§ Exercise: Your answer is every line of the material below in which the string "States" occurs.

§ Records supplied:
● ● ●

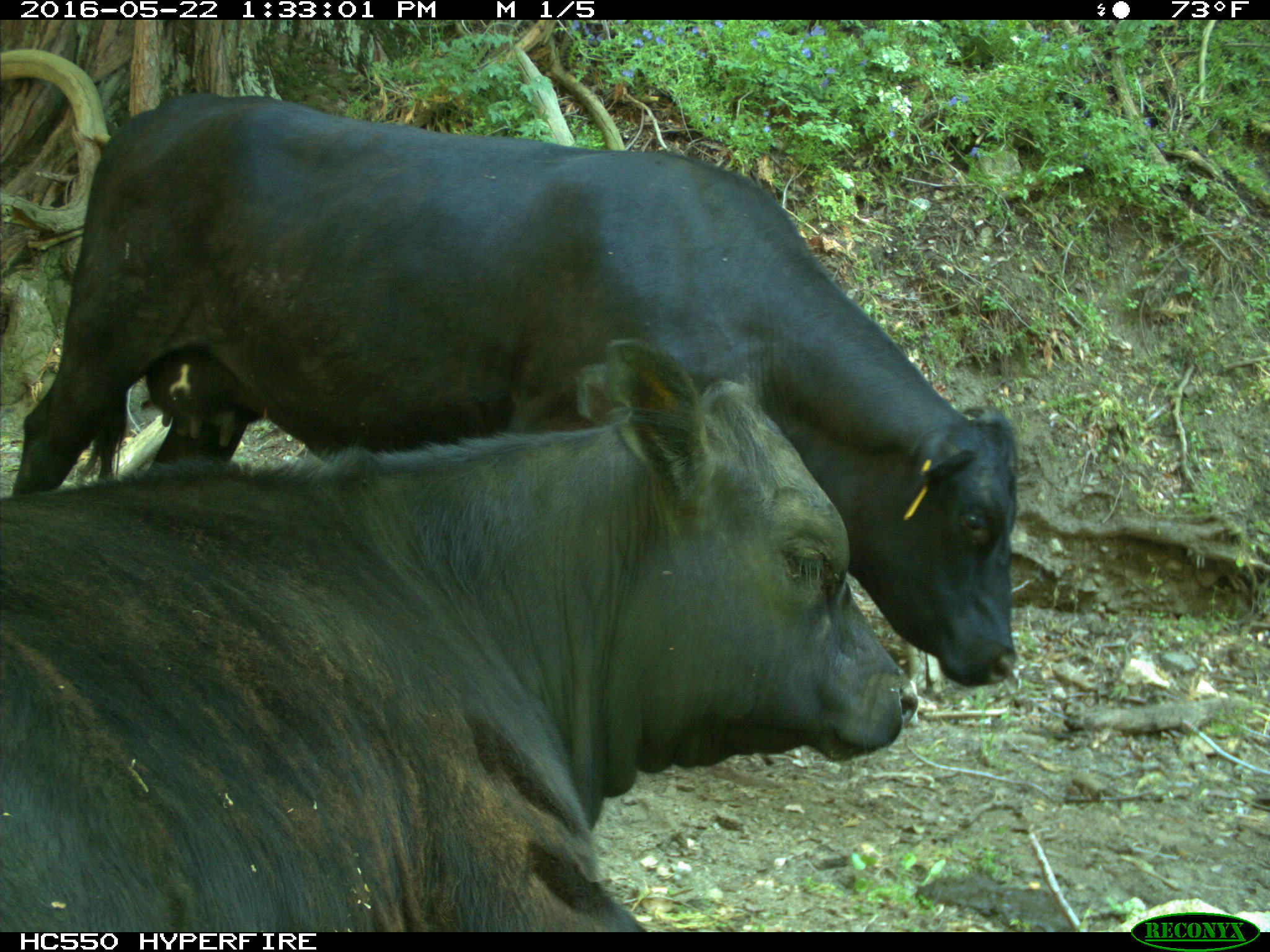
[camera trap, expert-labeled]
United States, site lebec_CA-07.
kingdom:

● ● ●

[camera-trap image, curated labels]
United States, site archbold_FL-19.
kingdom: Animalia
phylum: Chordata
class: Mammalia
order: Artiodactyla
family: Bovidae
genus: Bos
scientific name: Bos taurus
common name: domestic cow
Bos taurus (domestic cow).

● ● ●

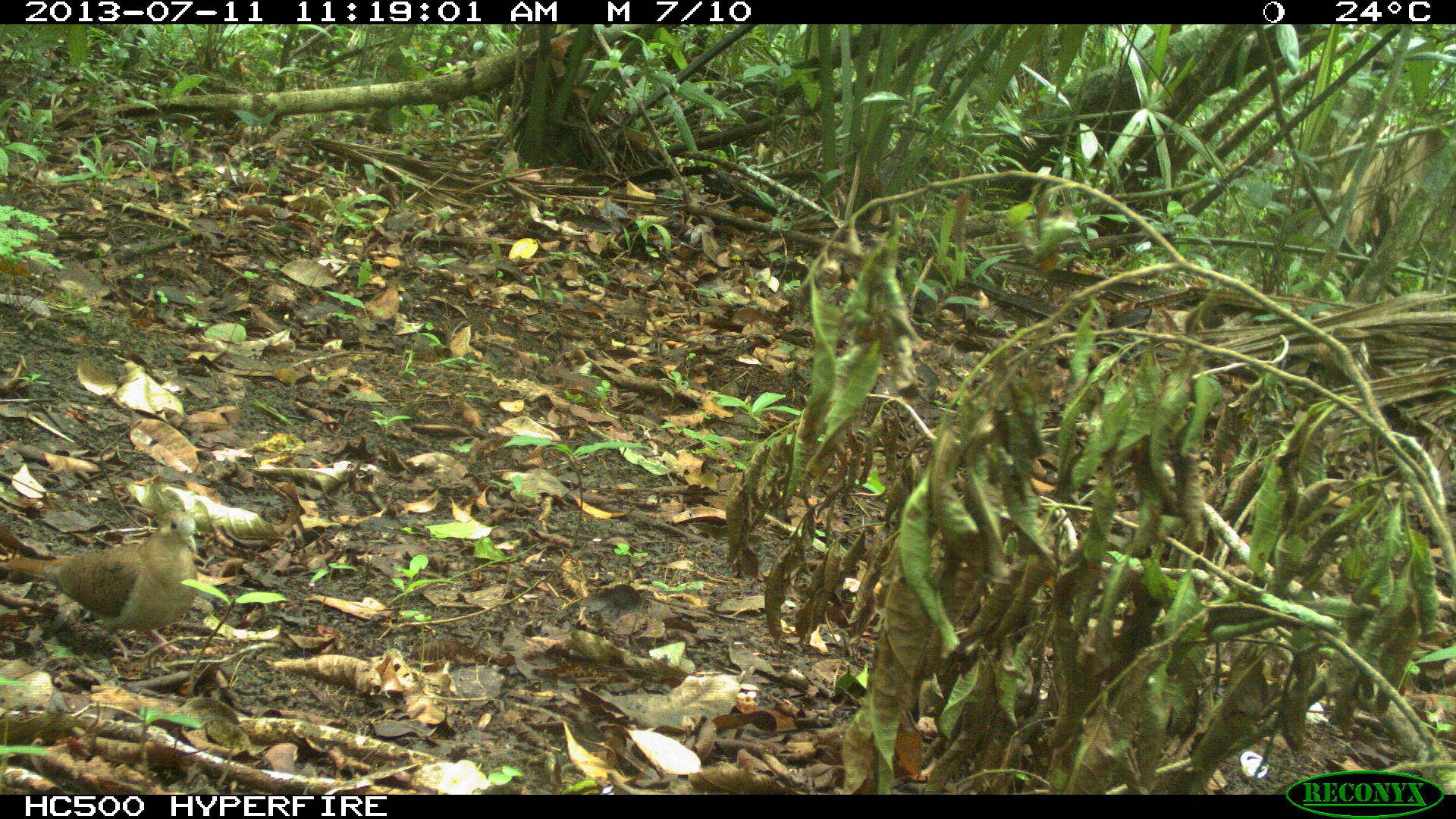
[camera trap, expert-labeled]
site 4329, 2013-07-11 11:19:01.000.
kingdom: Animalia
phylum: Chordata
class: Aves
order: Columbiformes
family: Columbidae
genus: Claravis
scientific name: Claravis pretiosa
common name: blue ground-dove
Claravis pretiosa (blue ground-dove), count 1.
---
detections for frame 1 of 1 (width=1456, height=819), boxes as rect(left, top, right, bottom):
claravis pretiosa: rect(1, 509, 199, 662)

● ● ●

§ Your response:
United States, site lebec_CA-07.
United States, site archbold_FL-19.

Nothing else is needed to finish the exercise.